##### Text block

I'm 6' 175 pounds, 29 years old and in pretty damn good shape.  After about 1 hour of cutting with the Dolmar, I'm pretty exhausted.  Lugging an extra two pounds for that hour may not seem like much, BUT IT IS.  I've cut with some heavier saws, and I don't like it.  Every time I take the Dolmar out of its case, I enjoy fireing it up and using it, and that counts for something.

Last option, and one that is worth considering.... Is buying a used Makita 6400 from the HomeDepot's rental department (these are rebadged Dolmars. Makita bought Dolmar a couple of years back).  These are 550 dollar saws.  I've heard of them going from 175-250 depending on which HomeDepot you go to.  The 6400 is larger, and heavier, but very capable.  64cc, and 4.7 horsepower.  It can handle a 16-24 inch guidebar.... but is going to be HEAVIER then the aforementioned models.

Lastly, don't buy a great saw and skimp on safety gear.  You need to put away 150 bucks towards safety gear if you don't have it already.  Get chaps, steel toed, a pro-forest helmet and good gloves (chainsaw are preferable)...  This is the most important, and understated part of the equation.


----------



## ClydesdaleBurner (Oct 1, 2008)

I just went to my Husky dealer and started exploring my options.  The 440e was $279 w/16" bar and 41cc.  The next step up, which might be a good fit for me is the 450 w/18" bar and 50cc and $325.  The 450 weighed a whole pound more though.  11lbs I think vs 10lbs for the 440.  The dealer told me the 440 will cut through 20" hardwood no problem, it will just take longer.

I got some decision making to do.


----------



## ManiacPD (Oct 1, 2008)

If you are using it the way you'd state I don't think an 18" bar is necessary.  I've cut some big stuff with my 16" without a problem.  I'd be concerned that's too much bar for a 50cc saw.

##########
##### Record list

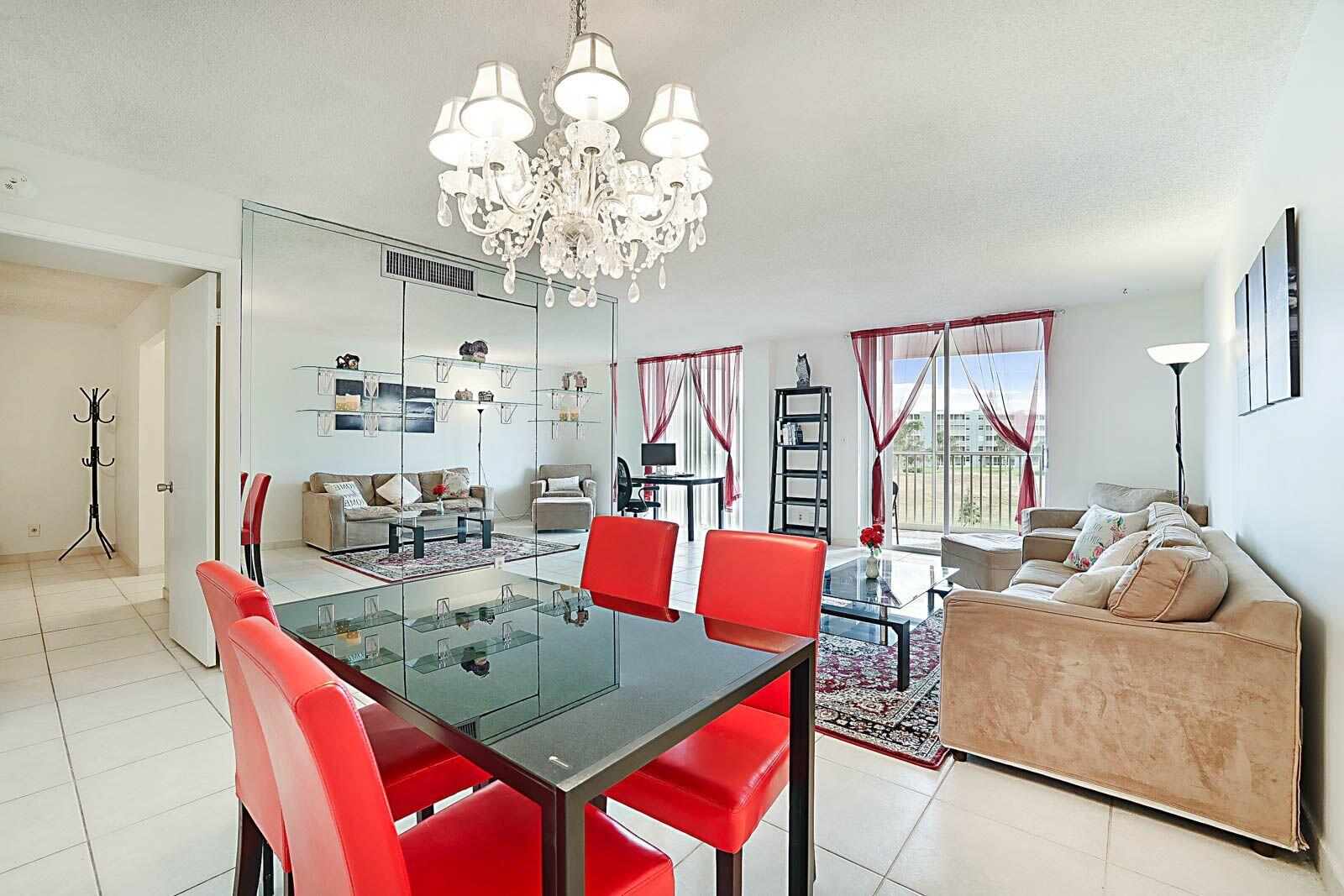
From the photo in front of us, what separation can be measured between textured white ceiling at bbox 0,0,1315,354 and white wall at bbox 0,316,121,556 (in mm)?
A: 4901

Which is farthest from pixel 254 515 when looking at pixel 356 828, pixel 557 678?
pixel 356 828

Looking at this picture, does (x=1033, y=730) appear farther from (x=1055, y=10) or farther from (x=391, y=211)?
(x=391, y=211)

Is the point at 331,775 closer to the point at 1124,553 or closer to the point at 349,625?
the point at 349,625

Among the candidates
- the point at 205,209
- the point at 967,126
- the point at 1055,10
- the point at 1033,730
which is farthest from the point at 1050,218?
the point at 205,209

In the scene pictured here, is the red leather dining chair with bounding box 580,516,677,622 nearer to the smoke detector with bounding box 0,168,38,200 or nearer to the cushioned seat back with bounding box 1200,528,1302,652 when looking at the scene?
the cushioned seat back with bounding box 1200,528,1302,652

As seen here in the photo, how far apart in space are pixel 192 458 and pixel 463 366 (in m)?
1.69

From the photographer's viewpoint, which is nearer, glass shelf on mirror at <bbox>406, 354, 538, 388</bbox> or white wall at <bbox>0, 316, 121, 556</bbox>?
glass shelf on mirror at <bbox>406, 354, 538, 388</bbox>

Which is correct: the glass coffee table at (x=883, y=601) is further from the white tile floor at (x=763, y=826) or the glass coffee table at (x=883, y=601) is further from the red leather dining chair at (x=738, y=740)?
the red leather dining chair at (x=738, y=740)

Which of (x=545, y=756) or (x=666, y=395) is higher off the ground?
(x=666, y=395)

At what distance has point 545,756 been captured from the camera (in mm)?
931

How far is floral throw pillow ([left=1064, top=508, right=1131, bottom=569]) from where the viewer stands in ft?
12.2

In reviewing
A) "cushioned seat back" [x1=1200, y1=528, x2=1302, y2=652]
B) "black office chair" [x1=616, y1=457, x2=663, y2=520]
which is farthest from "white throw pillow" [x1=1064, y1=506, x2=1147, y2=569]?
"black office chair" [x1=616, y1=457, x2=663, y2=520]

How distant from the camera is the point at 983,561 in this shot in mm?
4508

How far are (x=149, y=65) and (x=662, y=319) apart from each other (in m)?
4.54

##########

→ **Requests**:
(A) In the chainsaw thread, how much money should someone set aside for safety gear if they don't already have it?
(B) List every piece of safety gear the chainsaw thread tells the reader to get.
(C) Continue the chainsaw forum thread from its last post.

→ **Exercise responses**:
(A) 150 bucks.

(B) Chaps, steel toed, a pro-forest helmet, and good gloves (chainsaw gloves are preferable).

(C)
Also, the weight listed by Husqvarna is for the powerhead only.  It does not include the bar, chain, oil, or gas.


----------



## jrousell (Oct 1, 2008)

I think a 50c saw and either a 16" or 18" bar is  the ideal setup weighing in around 11 lbs( without gas) 

 if you were doing this for  a living, or working on huge trees.. then maybe something different,. but this really is the sweetspot for most firewood burners in my humble opinion


----------



## jrousell (Oct 1, 2008)

having said that.. I have read where the 450 isn't as widely loved as the 350 it replaced (the one I have)

here is a quote fomr another site...
"... the new 450 is essentially the 350 updated to the new smog standards, adding a few extra ounces of weight in the process -- same with the new 445, etc.  One dealer, that I've had nothing but good experience with, actually suggested that I look elsewhere to find a "hold-over" 350 ..."


----------



## ManiacPD (Oct 1, 2008)

Ditto.

Somewhere someone has a 340, 345 or 350 on the shelf they'd like to sell.  I'd keep digging.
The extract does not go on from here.